Reducing Hyrise’s build time

Markus Dreseler
Hyrise
Published in
6 min readOct 14, 2019

Over time, we have identified a number of factors that directly influence our developers’ productivity. These cover areas such as code style, test coverage, documentation, and iteration speed. Today, we want to look at the last factor. With iteration speed, we mean the time spent from making a change to seeing its impact on Hyrise’s performance. This iteration speed is composed of a number of factors:

t(iteration) = t(compiler) + t(tests) + t(benchmark) + t(typing)

As the compile step, the tests, and the benchmarks can be executed with a single command, we consider the time spent actually typing these commands to be close to optimal. The execution time of the tests and the benchmarks should be subject of another post. Let us focus on the time spent compiling (actually: compiling and linking) Hyrise.

Currently, building Hyrise from scratch takes 940 seconds, or almost 15 minutes on a 2016 Macbook Pro. An iterative build after changing a single cpp file (here: optimizer.cpp) still takes 132 seconds. When more complex cpp files or even header files are changed, this will take longer. My estimation is that many code changes take less time than that, meaning that we waste more than half of our time waiting for the build process. Let us have a look at how this can be improved:

Linking jemalloc as an interface

We ship jemalloc as a git submodule rather than depending on the system’s allocator or a pre-installed jemalloc version because it gives us more fine-grained control over the version and compile flags. The benefits of jemalloc are shown in the original pull request, others are seeing similar results [1].

As jemalloc is built using autoconf (an issue suggesting a move to cmake is approaching its fourth birthday), we use externalproject_add to build the binaries and target_link_libraries(hyrise PUBLIC jemalloc) to add it to the Hyrise project.

During the build process, we can see ninja waiting for the jemalloc build before starting to build any Hyrise files. This is unnecessary, as none of the Hyrise files directly requires the jemalloc to be finished.

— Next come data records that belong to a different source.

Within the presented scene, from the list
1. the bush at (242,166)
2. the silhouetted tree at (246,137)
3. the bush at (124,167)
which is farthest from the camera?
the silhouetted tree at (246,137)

By changing the link type to INTERFACE, the hyrise project can be built independently. Only once the binaries (such as hyriseServer or hyriseConsole) are linked, jemalloc is required.

As this improves the parallelization of the build process, it shaves off 63 seconds.

Building with -O0

Had you asked me before what the point of -O0 is, I would have had no answer. I always expected the compiler and the linker to default to no optimization. For gcc, this is the case, and is explicitly mentioned in the man page:

-O0 Reduce compilation time and make debugging produce the expected
results. This is the default.

For clang on OS X, -O0 does not seem to be the default as explicitly setting it makes a significant difference for the link performance. On my machine, it reduces the overall build duration by 117 seconds. I do not have a good explanation for that, yet. There are some sources that suggest -O2 being the default for clang, but no definite answer in the man page.

Unity builds

Calling the compiler independently for each cpp file has a number of drawbacks. By grouping multiple cpp files in a single unity (aka. jumbo or SCU) file, build times can be reduced. If you are interested in the reasons for this, have a look at this blog post.

We had a look at unity builds before but decided against it, because the available methods (see the How to maintain section in the linked blog post) all looked too intrusive. As most of our developers are not full-time developers, we do not want to introduce additional development steps or additional complexity to our cmake files.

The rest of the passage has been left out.